День кончен, близок ночной покой. Но улица еще не спит, хотя порой и ее одолевает дремота. Начинается дождь. Дрозды смолкли. Но их молчание продлится недолго. Когда прояснится, и даже еще до того, они снова начнут распевать свою песню, которую вряд ли можно назвать песней, одна и та же нота, повторяющаяся бесконечно: «Жизнь!.. Жизнь!..»
ПЕТЛЯ
Перевод И. Дмоховской
Там, где мать спокойно дает грудь ребенку, зная, что его отец проучит любого, кто посмеет вломиться в дом, свобода надежно защищена. Кельвин Линдеманн. «Они заслужили свободу».

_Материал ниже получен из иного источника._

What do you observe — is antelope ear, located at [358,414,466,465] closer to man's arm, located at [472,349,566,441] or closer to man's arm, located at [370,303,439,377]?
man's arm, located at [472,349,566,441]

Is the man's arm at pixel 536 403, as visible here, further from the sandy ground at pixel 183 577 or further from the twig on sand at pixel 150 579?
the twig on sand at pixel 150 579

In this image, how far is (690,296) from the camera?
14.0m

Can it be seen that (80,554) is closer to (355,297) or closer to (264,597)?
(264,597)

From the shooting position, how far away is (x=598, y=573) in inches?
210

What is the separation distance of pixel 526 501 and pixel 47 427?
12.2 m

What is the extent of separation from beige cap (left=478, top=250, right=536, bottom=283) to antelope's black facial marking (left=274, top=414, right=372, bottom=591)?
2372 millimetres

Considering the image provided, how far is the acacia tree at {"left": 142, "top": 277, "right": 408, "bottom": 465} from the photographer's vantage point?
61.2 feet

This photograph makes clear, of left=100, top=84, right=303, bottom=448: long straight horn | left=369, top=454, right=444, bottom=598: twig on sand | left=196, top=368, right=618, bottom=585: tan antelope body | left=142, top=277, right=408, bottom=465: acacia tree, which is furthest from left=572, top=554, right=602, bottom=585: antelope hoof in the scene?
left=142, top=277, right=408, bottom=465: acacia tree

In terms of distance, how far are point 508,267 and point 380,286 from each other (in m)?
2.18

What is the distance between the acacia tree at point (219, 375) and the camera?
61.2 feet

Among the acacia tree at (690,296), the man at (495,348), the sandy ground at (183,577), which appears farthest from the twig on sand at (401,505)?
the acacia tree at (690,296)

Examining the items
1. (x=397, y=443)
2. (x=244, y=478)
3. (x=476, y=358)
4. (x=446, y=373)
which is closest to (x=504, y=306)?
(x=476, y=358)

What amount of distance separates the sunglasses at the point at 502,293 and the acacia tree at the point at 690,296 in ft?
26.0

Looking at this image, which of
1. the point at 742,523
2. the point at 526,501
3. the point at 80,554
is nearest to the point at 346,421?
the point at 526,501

Нагнись, приятель, нагнись, как будто смотришь, не осталось ли где мусора. Чертов немец явился за нами шпионить, он в двадцать раз хуже, Ищейки, в десять раз хуже любого американца. Ишь, спесивая рожа, раздулся, как овечий желудок; знаешь, когда овцу забьют, а желудок вырежут, еще теплый, и бросят на холодную землю. А посмотрел бы ты на него, когда он начинает увиваться около американцев — вся спесь разом пропадает, съеживается, подлец, как будто из него воздух выпустили. Он переплюнет Ищейку, вот увидишь, погляди только на его рожу — ей-богу, как будто взяли коровью лепешку да сверху обсахарили, тьфу! Давай, друг, подметай, он же еще вернется, гад проклятый. А ведь его вполне могут назначить директором. Тогда все, тогда я ухожу. Ты тоже? Да только вот куда? Куда? Все равно лучше нигде не будет. И вообще не известно, удастся ли хоть куда-нибудь устроиться. Здесь по крайней мере место надежное, если вообще что-нибудь сейчас может считаться надежным. Ищейку? Да ты что, Ищейку они никогда не назначат директором. Исландца! Хоть исландского в нем ничего не осталось, одно имя, а все ж таки… И если бы даже им это пришло в голову, — хотя что говорить, никогда этого не будет, — так вот, нам все равно не стало бы лучше, ни капельки. Видал, как он у немцев все обезьянничает — и походку ихнюю, и рожу так же кривит. Воображает, что он за всеми следит. Смотрит, чтобы никто не бездельничал, чтобы все увеличивали производительность. Управляющие, начальство на производстве и в канцелярии, руководители отделов, бригадиры, может, и ихние заместители — все, словом. Чтобы увеличивали производительность, надо же! Производительность канцелярии — ха-ха-ха! Нет, Ищейку никогда не назначат директором, как бы он ни лез из кожи. Никогда в жизни. Его могут назначить заместителем, ну, самое большее главным управляющим, а директором — нет. Директором они назначат какую-нибудь немецкую сволочь, Клауса или Фрица, или еще кого-нибудь, у кого язык без костей, чтобы ловчее было лизать ихнюю задницу. Не то чтоб Ищейка такого не умел, но Трест никогда не назначит исландца, никогда в жизни. Хотя для нас-то — один черт! Все они друг друга стоят, каждый только и норовит другому вцепиться в глотку, а самому пролезть на чистую работу и своих пропихнуть.
* * *
Живей, приятель, живей, ты что, ослеп? Не видишь, что нужно убрать под скамейкой? Нечего копаться; коли тебе платят, так изволь работать. А то… помнишь, как было с Конни? Ну, он тогда, конечно, разорался. Но если бы даже и не разорался, разве его дело — порядок на лестничных площадках? Разве он какой-нибудь уполномоченный? Правление союза такими вещами должно заниматься, это же ясно. А у него вообще совещательный голос. Незачем совать нос в дела, которые тебя не касаются, никакого толку от этого все равно не будет. Выполняй свою работу, не ленись, помалкивай да держись за место обеими руками — вот и вся премудрость. Что он сейчас делает? В дерьме копается! И то из милости, учти, из милости. Ну, положим, кто-то должен этим заниматься, у нас же вечно то раковины засоряются, то уборные. Ой, он опять идет! Опять эта скотина здесь! Убирай, парень, убирай, тебе же за это платят, черт побери. Да побыстрей, как будто тебя сам дьявол колет раскаленной спицей. Ишь, толстая рожа, того и гляди лопнет, все равно как раздутый овечий желудок, — убирай, приятель, или подметай давай, подметай!